WHAT IS REQUIRED. In the passage about the IGF, starting at "The intersessional work" and ending at "December 2015, (70/125).", reproduce that stretch of text with "dynamic coalitions" changed to "thematic coalitions".

STUDY TEXT.
[Start of section]

The IGF provides the most comprehensive coverage of digital policy issues on the global level. The IGF Secretariat in Geneva coordinates both the planning of IGF annual meetings (working together with the Multistakeholder Advisory Group (MAG) and the wider IGF community) and a series of intersessional activities (run all year long). These activities could be summarised in three ‘multi’ initiatives:

  • Multistakeholder participation: It involves governments, business, civil society, the technical community, academia, and other actors who affect or are affected by digital policy This diversity is reflected in IGF processes, events, and consultations.
  • Multidisciplinary coverage: It relates to addressing policy issues from technological, legal, security, human rights, economic, development, and sociocultural perspectives. For example, data, as a governance issue, is addressed from standardisation, e-commerce, privacy, and security perspectives.
  • Multilevel approach: It spans IGF deliberations from the local level to the global level, through a network of over 150 national, subregional, and regional IGF They provide context for discussions on digital policy like the real-life impact of digitalisation on policy, economic, social, and cultural fabric of local communities. The IGF Secretariat supports such initiatives (which are independent) and coordinates the participation of the overall network.

The IGF ecosystem converges around the annual IGF, which is attended by thousands of participants. The last few IGFs include Paris (2018), Berlin (2019), online edition due to the pandemic (2020), and Katowice (2021), involving over 10,000 participants, more than 1,000 speakers in over 300 sessions.

The intersessional work includes best practice forums (on issues such as cybersecurity, local content, data and new technologies, and gender and access); dynamic coalitions (on issues such as community connectivity, network neutrality, accessibility and disability, and child safety online etc.); policy networks (on environment, meaningful access and Internet fragmentation); and other projects such as Policy Options for Connecting and Enabling the Next Billion(s) (which ran between 2015 and 2018) as well as a number of capacity development activities.

IGF mandate

The IGF mandate was outlined in the Tunis Agenda for the Information Society of the World Summit on the Information Society (WSIS, November 2005). It was renewed for another 10 years by the UN General Assembly (UNGA) on 16 December 2015, (70/125).

[End of section]

MATERIAL SHOWN.
[Start of section]

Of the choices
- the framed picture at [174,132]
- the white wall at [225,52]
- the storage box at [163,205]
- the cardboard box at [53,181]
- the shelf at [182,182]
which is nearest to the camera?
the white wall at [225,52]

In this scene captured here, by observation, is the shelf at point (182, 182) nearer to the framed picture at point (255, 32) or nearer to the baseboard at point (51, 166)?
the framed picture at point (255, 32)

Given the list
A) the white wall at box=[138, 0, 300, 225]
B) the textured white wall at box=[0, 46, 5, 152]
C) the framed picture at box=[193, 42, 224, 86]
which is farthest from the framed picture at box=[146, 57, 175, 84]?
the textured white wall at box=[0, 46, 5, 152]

[End of section]

ANSWER SPACE.
The intersessional work includes best practice forums (on issues such as cybersecurity, local content, data and new technologies, and gender and access); thematic coalitions (on issues such as community connectivity, network neutrality, accessibility and disability, and child safety online etc.); policy networks (on environment, meaningful access and Internet fragmentation); and other projects such as Policy Options for Connecting and Enabling the Next Billion(s) (which ran between 2015 and 2018) as well as a number of capacity development activities.

IGF mandate

The IGF mandate was outlined in the Tunis Agenda for the Information Society of the World Summit on the Information Society (WSIS, November 2005). It was renewed for another 10 years by the UN General Assembly (UNGA) on 16 December 2015, (70/125).